The White House said the quiet part out loud in Sept. ’22 by signaling a desire “to limit or eliminate” Bitcoin mining,” he remarked, citing a document which reveals the true agenda. […] Now they want Bitcoin miners to dox their power providers so the Dept. of ENERGY can tell them to stop working together. Operation Chokepoint 3.0?

Notably, the White House proposed in September 2022 that the Administration should “explore executive actions, and Congress might consider legislation, to limit or eliminate the use of high energy intensity consensus mechanisms for crypto-asset mining.”

Morgenstern also raises legal and constitutional concerns, suggesting that the EIA’s directive may violate several legal principles. “Other attorneys may have views, but it strikes me as potential violations of administrative procedure, paperwork reduction act, illegally compelled speech (1st Amend. means-ends, burdensome), due process (notice, penalties), & major questions doctrine (WV v.

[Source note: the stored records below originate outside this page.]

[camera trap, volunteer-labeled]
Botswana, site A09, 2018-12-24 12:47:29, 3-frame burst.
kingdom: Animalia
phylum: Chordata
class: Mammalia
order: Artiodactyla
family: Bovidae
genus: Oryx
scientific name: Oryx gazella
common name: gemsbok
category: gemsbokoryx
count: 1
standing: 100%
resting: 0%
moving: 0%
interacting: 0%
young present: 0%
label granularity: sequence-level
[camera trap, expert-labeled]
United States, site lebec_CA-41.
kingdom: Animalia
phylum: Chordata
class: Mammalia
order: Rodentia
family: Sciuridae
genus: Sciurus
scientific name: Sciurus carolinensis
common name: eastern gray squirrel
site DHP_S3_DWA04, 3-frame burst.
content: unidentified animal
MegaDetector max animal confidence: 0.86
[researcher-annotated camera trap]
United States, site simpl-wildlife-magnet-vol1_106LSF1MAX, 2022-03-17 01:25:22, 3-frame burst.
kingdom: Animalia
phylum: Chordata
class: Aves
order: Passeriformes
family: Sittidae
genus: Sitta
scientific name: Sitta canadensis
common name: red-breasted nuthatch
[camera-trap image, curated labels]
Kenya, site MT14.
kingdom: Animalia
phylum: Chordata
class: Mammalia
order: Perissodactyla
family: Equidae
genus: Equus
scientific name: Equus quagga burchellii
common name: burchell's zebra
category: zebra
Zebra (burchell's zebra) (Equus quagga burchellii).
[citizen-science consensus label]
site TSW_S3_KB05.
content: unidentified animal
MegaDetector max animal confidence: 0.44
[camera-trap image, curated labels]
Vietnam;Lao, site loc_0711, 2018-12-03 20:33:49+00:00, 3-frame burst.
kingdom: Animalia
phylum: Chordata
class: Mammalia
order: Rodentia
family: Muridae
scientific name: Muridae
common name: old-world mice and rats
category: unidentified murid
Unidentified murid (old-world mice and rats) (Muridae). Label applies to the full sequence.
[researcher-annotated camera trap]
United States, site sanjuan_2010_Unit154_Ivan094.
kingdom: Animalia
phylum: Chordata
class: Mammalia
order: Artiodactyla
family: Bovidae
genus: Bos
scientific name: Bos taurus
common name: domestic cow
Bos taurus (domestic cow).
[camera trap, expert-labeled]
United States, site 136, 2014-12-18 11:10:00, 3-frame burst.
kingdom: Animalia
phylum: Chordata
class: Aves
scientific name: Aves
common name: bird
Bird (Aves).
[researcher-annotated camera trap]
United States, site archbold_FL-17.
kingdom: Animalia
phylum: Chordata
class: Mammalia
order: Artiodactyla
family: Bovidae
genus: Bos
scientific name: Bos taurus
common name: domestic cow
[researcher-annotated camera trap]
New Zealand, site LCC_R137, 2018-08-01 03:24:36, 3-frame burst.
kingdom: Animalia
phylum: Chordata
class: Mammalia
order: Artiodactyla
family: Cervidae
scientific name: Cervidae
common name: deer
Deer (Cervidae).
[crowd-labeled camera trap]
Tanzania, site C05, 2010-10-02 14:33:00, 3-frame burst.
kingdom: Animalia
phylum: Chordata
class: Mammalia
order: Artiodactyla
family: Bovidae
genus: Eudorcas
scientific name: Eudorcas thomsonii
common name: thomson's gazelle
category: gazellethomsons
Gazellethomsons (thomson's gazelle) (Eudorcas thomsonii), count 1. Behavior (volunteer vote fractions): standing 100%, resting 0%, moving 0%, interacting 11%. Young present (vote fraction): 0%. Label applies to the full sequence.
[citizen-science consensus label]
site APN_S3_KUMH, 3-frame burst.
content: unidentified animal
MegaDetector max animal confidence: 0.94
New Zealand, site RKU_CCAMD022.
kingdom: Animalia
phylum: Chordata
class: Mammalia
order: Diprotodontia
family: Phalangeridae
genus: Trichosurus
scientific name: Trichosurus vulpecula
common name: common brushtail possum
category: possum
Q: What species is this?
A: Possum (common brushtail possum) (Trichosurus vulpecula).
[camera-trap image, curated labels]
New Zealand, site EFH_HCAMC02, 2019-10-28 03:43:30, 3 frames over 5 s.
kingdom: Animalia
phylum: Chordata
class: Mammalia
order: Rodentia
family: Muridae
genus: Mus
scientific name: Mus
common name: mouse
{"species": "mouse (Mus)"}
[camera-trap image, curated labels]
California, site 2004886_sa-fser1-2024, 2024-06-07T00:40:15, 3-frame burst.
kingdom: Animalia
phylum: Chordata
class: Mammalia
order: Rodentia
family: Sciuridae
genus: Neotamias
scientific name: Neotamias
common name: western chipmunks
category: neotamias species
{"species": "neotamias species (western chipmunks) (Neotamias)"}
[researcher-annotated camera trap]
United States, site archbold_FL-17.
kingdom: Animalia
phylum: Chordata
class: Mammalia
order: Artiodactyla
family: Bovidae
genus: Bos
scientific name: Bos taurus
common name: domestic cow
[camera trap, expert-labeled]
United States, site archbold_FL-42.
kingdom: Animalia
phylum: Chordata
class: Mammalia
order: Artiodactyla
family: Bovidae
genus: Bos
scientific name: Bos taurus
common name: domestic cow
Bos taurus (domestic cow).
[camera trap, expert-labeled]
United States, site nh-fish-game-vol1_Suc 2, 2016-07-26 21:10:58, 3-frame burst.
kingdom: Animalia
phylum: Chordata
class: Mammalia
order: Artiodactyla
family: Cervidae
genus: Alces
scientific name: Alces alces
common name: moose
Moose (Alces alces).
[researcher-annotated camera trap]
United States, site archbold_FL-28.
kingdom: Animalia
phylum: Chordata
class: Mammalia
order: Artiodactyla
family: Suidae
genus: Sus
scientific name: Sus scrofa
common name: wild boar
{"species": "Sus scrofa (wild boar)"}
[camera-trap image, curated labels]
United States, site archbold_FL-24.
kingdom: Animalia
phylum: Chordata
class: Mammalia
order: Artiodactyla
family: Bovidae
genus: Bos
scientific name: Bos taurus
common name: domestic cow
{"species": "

EPA).”

He connects these potential violations to broader actions by the administration, such as the SEC’s approach to crypto regulation, which he characterizes as “regulation by enforcement.” He concluded:

How can we forget that The White House proposed a THIRTY PERCENT tax on electricity use by specific users, while saying they want to increase access to … electricity … for all Americans?!?! I feel like I’m taking crazy pills.

At press time, BTC traded at $42,867.